On a soupiré longuement.
- Mais… tu crois aux esprits, toi ?
- Non, bien-sûr. Mais là c’est troublant.
- Du coup ça étayerait la thèse de la pièce de théâtre. Ou alors elle a encore son ami imaginaire...
- À son âge ? Y’aurait un problème, non ? Elle sait bien qu’il existe pas, quand même ?
- Elle a pas trop d’amis, je crois…
- Y’a autre chose. Je sais pas, c’est bizarre... Comment elle se comporte avec toi ?
- Elle me manque un peu de respect, en ce moment. Je la reprends souvent. C’est pour ça qu’elle vient de moins en moins, je crois.
- Elle te manque de respect ? Mais, elle t’adore ! C’est bizarre, non ?

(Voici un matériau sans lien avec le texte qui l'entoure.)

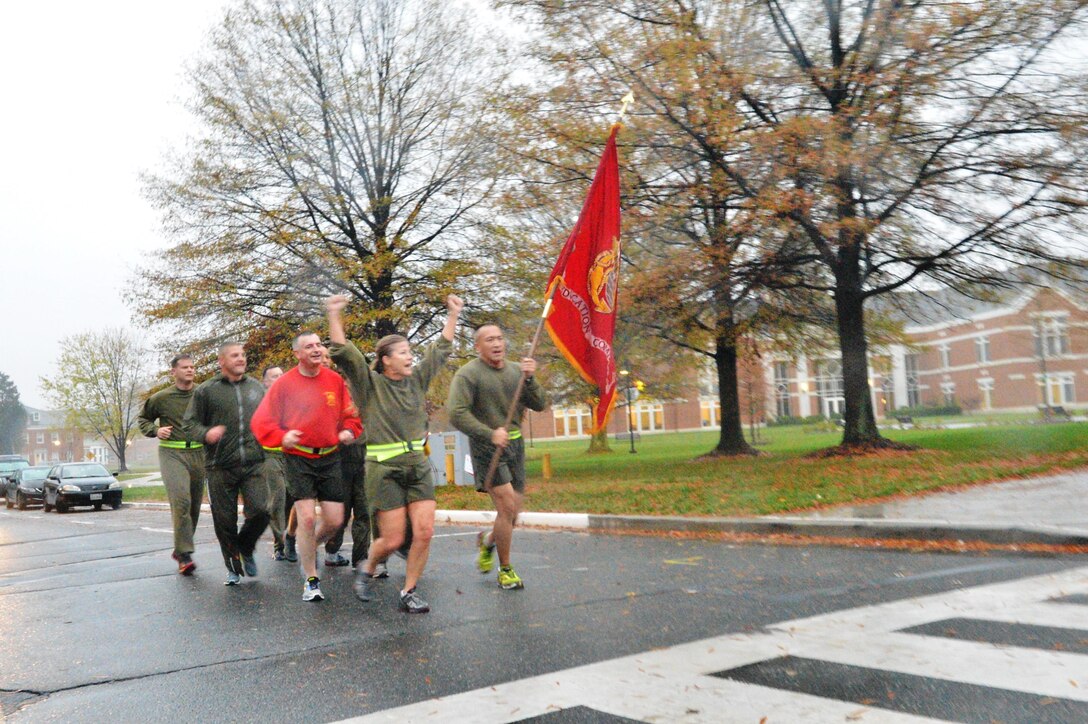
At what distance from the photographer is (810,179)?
17875 mm

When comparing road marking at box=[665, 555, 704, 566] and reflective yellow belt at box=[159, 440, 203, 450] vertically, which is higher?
reflective yellow belt at box=[159, 440, 203, 450]

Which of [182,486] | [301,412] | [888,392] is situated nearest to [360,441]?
[301,412]

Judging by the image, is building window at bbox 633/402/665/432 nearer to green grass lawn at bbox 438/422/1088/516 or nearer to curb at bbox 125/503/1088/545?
green grass lawn at bbox 438/422/1088/516

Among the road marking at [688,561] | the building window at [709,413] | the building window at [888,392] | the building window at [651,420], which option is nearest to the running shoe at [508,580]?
the road marking at [688,561]

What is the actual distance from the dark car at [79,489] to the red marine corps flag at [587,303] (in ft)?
78.0

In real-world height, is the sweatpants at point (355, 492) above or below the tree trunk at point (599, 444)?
above

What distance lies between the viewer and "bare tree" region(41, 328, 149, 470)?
202 feet

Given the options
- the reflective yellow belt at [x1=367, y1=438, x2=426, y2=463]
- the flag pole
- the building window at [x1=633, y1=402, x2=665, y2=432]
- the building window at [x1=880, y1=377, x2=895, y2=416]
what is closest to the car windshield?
the flag pole

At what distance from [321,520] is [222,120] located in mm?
18533

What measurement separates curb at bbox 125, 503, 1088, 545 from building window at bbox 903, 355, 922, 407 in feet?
289

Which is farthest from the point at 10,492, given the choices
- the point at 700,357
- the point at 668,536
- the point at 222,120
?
the point at 668,536

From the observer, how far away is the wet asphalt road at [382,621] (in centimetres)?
458

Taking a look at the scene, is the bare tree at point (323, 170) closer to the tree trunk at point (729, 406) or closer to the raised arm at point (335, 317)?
the tree trunk at point (729, 406)

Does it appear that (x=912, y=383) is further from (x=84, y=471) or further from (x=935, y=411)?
(x=84, y=471)
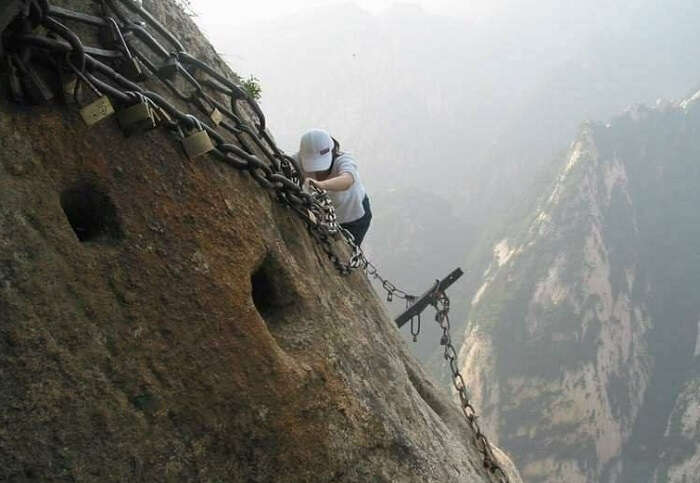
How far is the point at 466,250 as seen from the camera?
98.7m

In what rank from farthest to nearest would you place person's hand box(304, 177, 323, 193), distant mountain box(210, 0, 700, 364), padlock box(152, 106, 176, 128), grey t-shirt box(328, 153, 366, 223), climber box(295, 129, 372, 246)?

- Je sais pas… Elle est ado. Parfois, elle répond, alors je lui demande de me parler mieux que ça, c’est tout. Y’a pas qu’à moi qu’elle parle mal, quand même ?
- Non, non, bien-sûr, elle me répond à moi aussi…
- Ah! Ouf! Je commençais à me sentir le pire des pères !
On a rigolé.
- Pff ! N’importe quoi !
Trêve de plaisanterie.
- Je pense qu’elle va nous demander un portable pour Noël...
- C’est ça, oui ! Et un PC aussi, pourquoi pas ?
- Elle a l’âge, non ?
- Tu vas lui en offrir un ? Parce que c’est hors de question qu’elle s’en serve ici !
- Calme-toi, on discute. Bon, passe moi la petite, s’il te plaît !
- Oui, je vais la chercher !
On entendait monter les escaliers, et frapper à la porte de la chambre d’Anouk.
- Chérie, c’est Papa, au téléphone…
Des bruits parasites à l’autre bout du fil – imaginaire - puis :
- Oui, Papa.
- Salut, ma puce ! Ça va ?
- Tranquille, et toi ?
- Ça va, merci. Mamie et Papy nous invitent à venir manger dimanche midi, ça te dit ?
- Allez, pourquoi pas ? Ça fait longtemps !
- Tu es d’accord ?
- Oui, je te dis ! Pourquoi ?
- Je pensais que ta grand-mère te soûlait de ouf…
Elle a rigolé.
- Papa, ça se dit plus !
- Ah ouais, va falloir que je prenne des cours de langage jeune avec ma fille préférée.
- Pfff, t’es bête.
- Hé, parle pas comme ça à ton père !
- Ça va, je rigole !
- Bon, je passe te récupérer dimanche matin vers 10h ?
- OK, top !
- Bisous, ma puce, à dimanche. Je t’aime.
- Bisous, à dimanche. Moi aussi je t’aime, a-t’elle renchéri comme en répétant un texte appris par cœur.